### What you are asked to do
Below are entries; copy exactly the lines from the one with "genus: Sciurus" through the one with "genus: Tragelaphus", both included, and leave out the rest.

(Stored data entries)

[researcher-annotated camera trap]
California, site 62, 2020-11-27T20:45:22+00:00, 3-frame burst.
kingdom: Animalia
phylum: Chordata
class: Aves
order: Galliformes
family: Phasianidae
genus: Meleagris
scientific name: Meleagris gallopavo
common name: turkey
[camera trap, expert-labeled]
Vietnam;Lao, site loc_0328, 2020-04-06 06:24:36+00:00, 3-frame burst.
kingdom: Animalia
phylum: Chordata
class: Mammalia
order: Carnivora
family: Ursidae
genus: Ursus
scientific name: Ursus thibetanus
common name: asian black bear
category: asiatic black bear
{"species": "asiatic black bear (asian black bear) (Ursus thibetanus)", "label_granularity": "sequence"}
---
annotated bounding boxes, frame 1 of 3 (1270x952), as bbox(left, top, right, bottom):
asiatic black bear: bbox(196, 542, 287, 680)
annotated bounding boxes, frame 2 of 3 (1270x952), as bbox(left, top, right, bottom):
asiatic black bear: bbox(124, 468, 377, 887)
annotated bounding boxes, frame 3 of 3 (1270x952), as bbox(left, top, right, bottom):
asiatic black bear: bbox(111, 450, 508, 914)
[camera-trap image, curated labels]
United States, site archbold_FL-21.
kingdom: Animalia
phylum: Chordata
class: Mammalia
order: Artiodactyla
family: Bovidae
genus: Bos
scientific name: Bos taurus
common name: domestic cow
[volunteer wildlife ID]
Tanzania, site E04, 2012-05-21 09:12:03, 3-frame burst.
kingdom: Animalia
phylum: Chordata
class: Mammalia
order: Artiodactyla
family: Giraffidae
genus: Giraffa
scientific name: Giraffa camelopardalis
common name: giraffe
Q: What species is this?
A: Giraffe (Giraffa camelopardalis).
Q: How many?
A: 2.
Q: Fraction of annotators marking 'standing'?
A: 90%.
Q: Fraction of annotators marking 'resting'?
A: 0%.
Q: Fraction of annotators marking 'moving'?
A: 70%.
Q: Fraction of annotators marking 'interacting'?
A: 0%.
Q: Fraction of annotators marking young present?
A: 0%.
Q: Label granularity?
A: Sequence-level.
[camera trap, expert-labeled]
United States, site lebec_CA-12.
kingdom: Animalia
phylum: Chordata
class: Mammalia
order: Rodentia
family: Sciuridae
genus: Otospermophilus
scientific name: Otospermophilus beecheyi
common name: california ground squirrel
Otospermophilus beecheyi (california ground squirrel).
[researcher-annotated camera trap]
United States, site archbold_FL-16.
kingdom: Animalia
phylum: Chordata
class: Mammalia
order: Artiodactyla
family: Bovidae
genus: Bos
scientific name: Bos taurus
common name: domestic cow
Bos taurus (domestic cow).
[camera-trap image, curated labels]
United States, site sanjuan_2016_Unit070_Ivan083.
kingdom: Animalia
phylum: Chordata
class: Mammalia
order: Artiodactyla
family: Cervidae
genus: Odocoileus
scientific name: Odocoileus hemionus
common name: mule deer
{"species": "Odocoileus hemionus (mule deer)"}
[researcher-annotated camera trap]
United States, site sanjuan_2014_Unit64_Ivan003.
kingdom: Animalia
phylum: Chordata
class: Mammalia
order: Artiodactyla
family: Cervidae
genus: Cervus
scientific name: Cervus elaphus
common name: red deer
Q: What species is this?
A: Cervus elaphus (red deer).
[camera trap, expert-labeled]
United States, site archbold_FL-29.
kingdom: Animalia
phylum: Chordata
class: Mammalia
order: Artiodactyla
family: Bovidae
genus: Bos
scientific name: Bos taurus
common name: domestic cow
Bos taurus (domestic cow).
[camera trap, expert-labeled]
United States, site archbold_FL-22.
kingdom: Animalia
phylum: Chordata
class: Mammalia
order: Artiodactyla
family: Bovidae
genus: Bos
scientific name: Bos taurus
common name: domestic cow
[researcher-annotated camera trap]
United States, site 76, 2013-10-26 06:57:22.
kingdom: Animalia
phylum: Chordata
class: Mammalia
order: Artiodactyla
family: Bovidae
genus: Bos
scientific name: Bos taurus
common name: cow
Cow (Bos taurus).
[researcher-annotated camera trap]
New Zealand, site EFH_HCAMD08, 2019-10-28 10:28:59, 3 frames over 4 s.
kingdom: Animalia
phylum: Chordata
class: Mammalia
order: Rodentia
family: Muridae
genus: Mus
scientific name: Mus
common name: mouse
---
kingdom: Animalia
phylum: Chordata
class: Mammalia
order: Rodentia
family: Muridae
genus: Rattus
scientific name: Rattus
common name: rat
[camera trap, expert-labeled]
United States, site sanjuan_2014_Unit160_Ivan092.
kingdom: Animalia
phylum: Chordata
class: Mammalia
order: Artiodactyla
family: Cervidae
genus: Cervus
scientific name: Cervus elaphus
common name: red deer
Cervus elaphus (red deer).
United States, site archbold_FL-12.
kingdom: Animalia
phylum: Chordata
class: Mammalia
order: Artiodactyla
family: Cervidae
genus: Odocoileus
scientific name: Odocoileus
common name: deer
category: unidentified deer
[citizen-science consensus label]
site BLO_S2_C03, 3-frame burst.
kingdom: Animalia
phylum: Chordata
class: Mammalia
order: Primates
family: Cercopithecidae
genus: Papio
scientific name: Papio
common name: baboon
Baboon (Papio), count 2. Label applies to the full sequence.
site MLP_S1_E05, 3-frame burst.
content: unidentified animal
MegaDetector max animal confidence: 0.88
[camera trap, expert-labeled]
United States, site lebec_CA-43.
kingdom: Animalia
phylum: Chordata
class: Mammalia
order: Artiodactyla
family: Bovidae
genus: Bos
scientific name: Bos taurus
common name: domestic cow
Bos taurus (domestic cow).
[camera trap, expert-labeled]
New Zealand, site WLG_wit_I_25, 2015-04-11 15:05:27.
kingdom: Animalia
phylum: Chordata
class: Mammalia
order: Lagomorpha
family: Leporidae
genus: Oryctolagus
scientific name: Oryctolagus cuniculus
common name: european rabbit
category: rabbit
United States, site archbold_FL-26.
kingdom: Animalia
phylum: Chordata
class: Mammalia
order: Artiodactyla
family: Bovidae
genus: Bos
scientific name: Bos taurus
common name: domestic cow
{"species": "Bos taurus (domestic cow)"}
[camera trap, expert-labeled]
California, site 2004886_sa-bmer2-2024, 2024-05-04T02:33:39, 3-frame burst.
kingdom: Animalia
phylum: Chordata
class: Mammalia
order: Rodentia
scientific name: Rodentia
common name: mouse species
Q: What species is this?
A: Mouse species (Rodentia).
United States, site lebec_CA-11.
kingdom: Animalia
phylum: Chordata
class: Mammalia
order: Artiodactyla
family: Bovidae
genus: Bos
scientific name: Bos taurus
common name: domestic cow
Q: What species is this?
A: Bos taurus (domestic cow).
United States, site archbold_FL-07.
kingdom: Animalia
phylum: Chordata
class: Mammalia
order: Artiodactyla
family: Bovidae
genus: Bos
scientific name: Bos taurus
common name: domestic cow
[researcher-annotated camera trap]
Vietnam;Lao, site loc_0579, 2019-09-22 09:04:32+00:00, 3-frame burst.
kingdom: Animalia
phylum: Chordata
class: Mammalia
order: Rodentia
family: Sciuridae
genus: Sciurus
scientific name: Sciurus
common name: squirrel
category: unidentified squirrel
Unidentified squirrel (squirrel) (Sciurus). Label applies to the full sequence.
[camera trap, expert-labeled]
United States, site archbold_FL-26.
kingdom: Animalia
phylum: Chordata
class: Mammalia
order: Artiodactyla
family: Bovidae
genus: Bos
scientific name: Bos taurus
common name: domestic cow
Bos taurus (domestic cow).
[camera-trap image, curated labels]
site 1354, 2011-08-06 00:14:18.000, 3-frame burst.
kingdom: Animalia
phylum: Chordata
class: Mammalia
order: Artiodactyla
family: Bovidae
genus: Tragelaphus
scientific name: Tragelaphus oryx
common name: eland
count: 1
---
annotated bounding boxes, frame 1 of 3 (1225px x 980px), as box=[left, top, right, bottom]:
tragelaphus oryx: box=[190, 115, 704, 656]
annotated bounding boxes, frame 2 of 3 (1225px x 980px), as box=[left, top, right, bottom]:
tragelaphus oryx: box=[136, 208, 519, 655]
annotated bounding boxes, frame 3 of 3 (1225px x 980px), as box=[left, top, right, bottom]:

### Reply to the exercise
genus: Sciurus
scientific name: Sciurus
common name: squirrel
category: unidentified squirrel
Unidentified squirrel (squirrel) (Sciurus). Label applies to the full sequence.
[camera trap, expert-labeled]
United States, site archbold_FL-26.
kingdom: Animalia
phylum: Chordata
class: Mammalia
order: Artiodactyla
family: Bovidae
genus: Bos
scientific name: Bos taurus
common name: domestic cow
Bos taurus (domestic cow).
[camera-trap image, curated labels]
site 1354, 2011-08-06 00:14:18.000, 3-frame burst.
kingdom: Animalia
phylum: Chordata
class: Mammalia
order: Artiodactyla
family: Bovidae
genus: Tragelaphus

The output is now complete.